2013.6.28

2013年6月20日、経済産業委員会にて質疑を行いました。

この日は電気事業法改正法案の審議で、電気事業連合会(経営者)や電力総連(労働組合)の方に原子炉廃炉費用や電力社員兼自治体議員の問題について、参考人質疑を行いました。

議事録

○山田太郎君

 みんなの党の山田太郎でございます。

 まず、八木参考人に御質問したいと思うんですけれども、先ほど資金調達の経営環境の問題ということをおっしゃられていました。プラス、多分、総括原価方式の問題もあると思っているんですが。実は、原発の資金調達の裏返しになると思うんですが、不透明な部分というのはこの電気の原価という問題が非常に大きくて、今回の事故も含めて様々な議論があるかと思っております。そういう意味で、多分、安定的な資金調達又は総括原価方式でもって利用者の方に支持をされるためにはその辺を明らかにしていくということが必要だと思っています。

 その点で二点ほど大きくお伺いしたいと思うんですけれども、一つ、廃炉の問題ですね。例えば浜岡原発なんかは、一号炉、二号炉、御案内のとおり二〇〇九年に廃炉ということで、大体三十年とか三十一、二年使った原発を廃炉にするということになりました。この廃炉の費用というものは電力料金に上乗せされるというふうにお伺いしているんですけれども、例えば浜岡の場合はどれぐらいの金額が電気料金に上乗せされているのか。もう一つは、原子炉を造るときの、この廃炉のことを考えてコスト計算とか収支計算というのを元々されているのか否か、その辺を一点お伺いしたいというのが一点目でございます。

§ 課題 1: 経済産業委員会の質疑記録によると、浜岡原発の一号炉と二号炉が廃炉になったのは何年か。
§ 課題 2: 経済産業委員会の質疑記録を、最後の文の次から書き継げ。

§ 表示データ:
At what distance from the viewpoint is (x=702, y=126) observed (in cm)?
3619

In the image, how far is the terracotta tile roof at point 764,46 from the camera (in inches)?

§ 期待する回答 1: 二〇〇九年。

§ 期待する回答 2:
 二点目、スムーズな資金調達と総括原価方式に関しても支持を得られるために、やっぱり一つ一つの原子力発電所、仕組みも違うでしょうから、個別の問題というのがあるかと思います。そういうことであれば、例えば一つ一つの発電所ごとの原価構造を廃炉も含めてはっきり示されると、こういうお考えはないのかどうか。是非、八木参考人の方にまずお伺いしたいと思います。

○参考人(八木誠君)

 お答え申し上げます。

 まず、廃炉に関する費用の御質問でございますが、基本的に私ども廃炉に当たって必要な費用ということでまいりますと、例えば原子力発電所を解体するための解体引当金というものがあります。これは、ある一定の年限で一定の運転利用率の下で回収させていただいて、電気料金として御負担いただくということになっておりますが、現在は原子力発電所の稼働率の低下という問題が起こっておりますので、この引き当て額の不足が生じるというような問題が生じてまいってきております。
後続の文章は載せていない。